After the Second World War, the United States of America – which suffered the least loss in terms of human and material resources, emerged as the pre-eminent economic and military power in the world. That was not a surprise. What was surprising was that within a decade or two, the countries that suffered the most devastation – Japan and Germany – emerged the 2nd and 3rd most powerful economies, beating Britain and France which had suffered comparatively less damage. How and why did this happen?
The damage to Japanese and German cities, towns, villages, factories and infrastructure was so devastating that while the British and French were able to rehabilitate large parts of their countries, the Japanese and Germans didn’t have that option. They had to rebuild most of their homes, villages, towns, cities, roads, hospitals, factories, schools and critical infrastructure from scratch.
The massive reconstruction projects created jobs and economic activity, while the products from their factories – most of which had to be totally rebuilt – played key roles in the recovery of Japan and Germany. This development was critical in stabilizing the two countries and giving them the competitive edge they still have today. The Japanese and Germans were probably more dedicated to the causes they fought for than Abubakar Shekau and his bunch of lunatics would ever be; but with careful management, both countries are now beacons of stability in their respective regions.
The analogy about rising from positions of utter destruction and hopelessness to becoming pacesetters, in relation to the North East of Nigeria is clear. The region has been utterly devastated by nearly six years of guerilla and conventional warfare, as well as mindless killings and suicide bombings. Tens of thousands of people have been killed or injured, millions displaced and entire communities uprooted. Agriculture and other economic activity have suffered and poverty has worsened.
Now that with the support of Chad, Cameroun and Niger, our military seems to be sensing victory against Boko Haram, it is important to design a systematic approach to rebuilding the whole region. The aim should be to reintegrate the North East into the rest of Nigeria, given that even before the insurgency, the region – comprising the six states of Adamawa, Bauchi, Borno, Gombe, Taraba and Yobe – was the poorest, least educated and had the worst unemployment rate in Nigeria.

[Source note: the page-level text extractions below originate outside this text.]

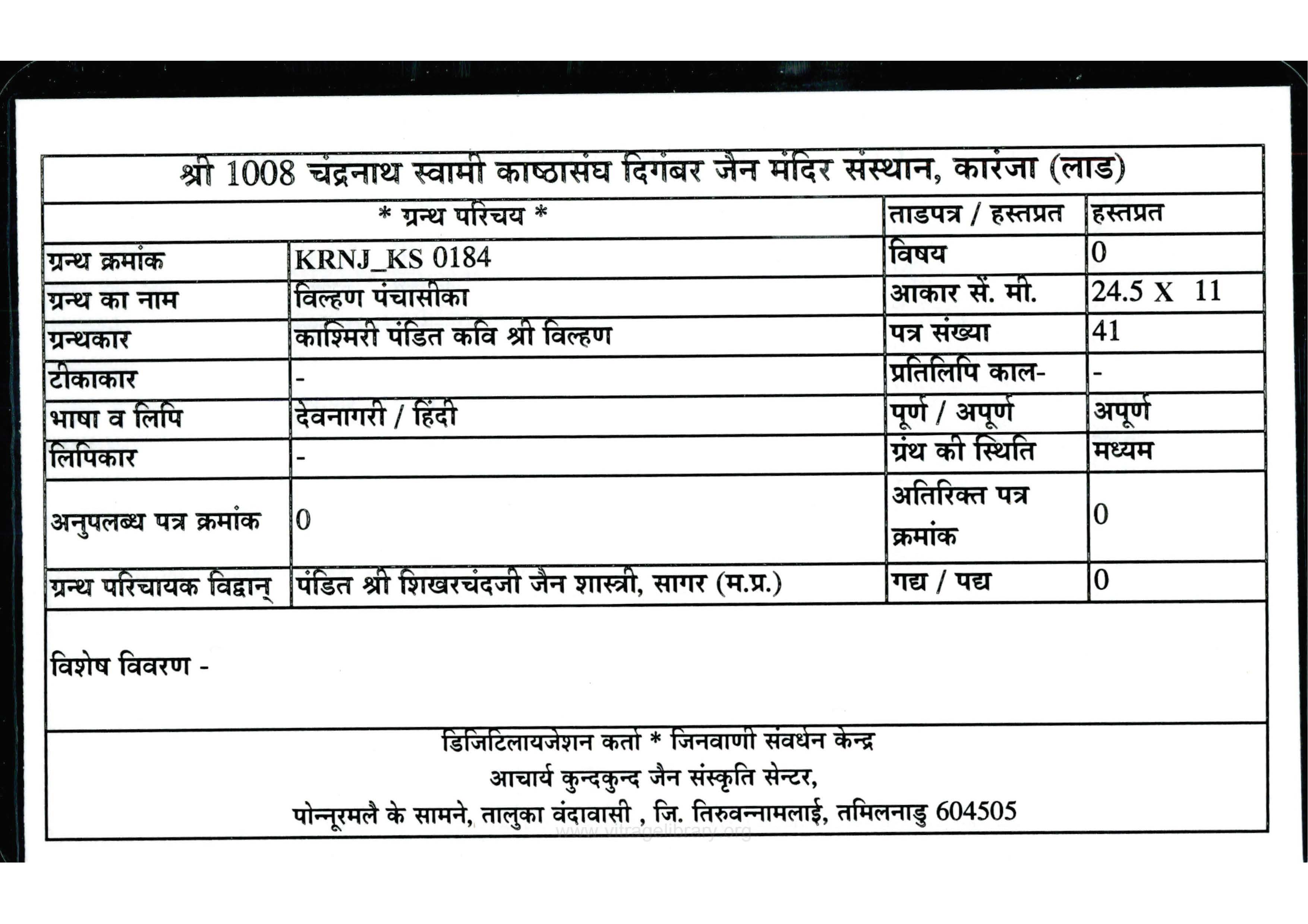 श्री 1008 चंद्रनाथ स्वामी काष्ठासंघ दिगंबर जैन मंदिर संस्थान, कारंजा (लाड)

| * ग्रन्थ परिचय * | | ताडपत्र / हस्तप्रत | हस्तप्रत |
|---|---|---|---|
| ग्रन्थ क्रमांक | KRNJ_KS 0184 | विषय | 0 |
| ग्रन्थ का नाम | विल्हण पंचासीका | आकार सें. मी. | 24.5 X 11 |
| ग्रन्थकार | काश्मिरी पंडित कवि श्री विल्हण | पत्र संख्या | 41 |
| टीकाकार | - | प्रतिलिपि काल- | - |
| भाषा व लिपि | देवनागरी / हिंदी | पूर्ण / अपूर्ण | अपूर्ण |
| लिपिकार | - | ग्रंथ की स्थिति | मध्यम |
| अनुपलब्ध पत्र क्रमांक | 0 | अतिरिक्त पत्र क्रमांक | 0 |
| ग्रन्थ परिचायक विद्वान् | पंडित श्री शिखरचंदजी जैन शास्त्री, सागर (म.प्र.) | गद्य / पद्य | 0 |

विशेष विवरण -

डिजिटिलायजेशन कर्ता * जिनवाणी संवर्धन केन्द्र
आचार्य कुन्दकुन्द जैन संस्कृति सेन्टर,
पोन्नूरमलै के सामने, तालुका वंदावासी , जि. तिरुवन्नामलाई, तमिलनाडु 604505

www.vitragelibrary.org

This is the time for Nigeria and the Nigerian leadership to display ambition and courage. We must bring this painful episode to proper closure by ensuring that a better educated, more vibrant and more prosperous region emerges from the ashes of Boko Haram. The federal government must engage all stakeholders and commit to rebuilding the North East from scratch, borrowing the concept of the Three Rs – Reconstruction, Repatriation and Rehabilitation.
The federal government, along with all state governments, local government areas, community leaders and religious bodies should map out a development agenda for the North East that would be implemented and completed within the next decade. The grand vision must have a code, specific targets, funding and deliverables that are guided by Reconstruction (of homes, villages, towns and infrastructure). Repatriation (of people to their homes and villages) and Rehabilitation (of people, communities and livelihoods).
Since Boko Haram seems to have a special hatred for western education and specifically targeted students and teachers for slaughtering and burning alive, the damage to education is incalculable. Education must therefore be given priority. All schools destroyed by the group must be rebuilt to even higher standards. The region can borrow the model schools system introduced by Governor Ameachi of Rivers state. Students from the worst hit states – particularly Borno and Yobe should be given scholarships to university level – funded and supported by the federal, state, local government and the Victims of Terror Trust Fund.
The federal government should consider building a North-East Highway, linking the capitals and major cities of Adamawa, Bauchi, Borno, Gombe, Taraba and Yobe states to open up the economies and fast-track socio-economic development. In addition, hospitals, markets, border posts, bridges and other infrastructure destroyed by the insurgents should be rebuilt, as much as possible using local labour and materials as a way of empowering impoverished returnees.
Critically, agriculture must also be revived. The South Chad Irrigation Project – which is one of the largest irrigation projects in Africa – must be revived. With, or without contributions from other countries, Nigeria must move ahead with the Lake Chad/ Ubangi Water Transfer Project which would revive Lake Chad – and the lives of the 22 million people who depend on it. Small earth dams should be built in communities to provide potable water and stimulate irrigation.
Other important aspects include reconstruction of military posts, telecommunications equipment and the formal absorption of ‘Civilian JTF’ and local hunters who helped fight Boko Haram into the local police and other security outfits. After years of neglect, this could be the chance for Nigeria to fully integrate the North East and turn adversity into prosperity.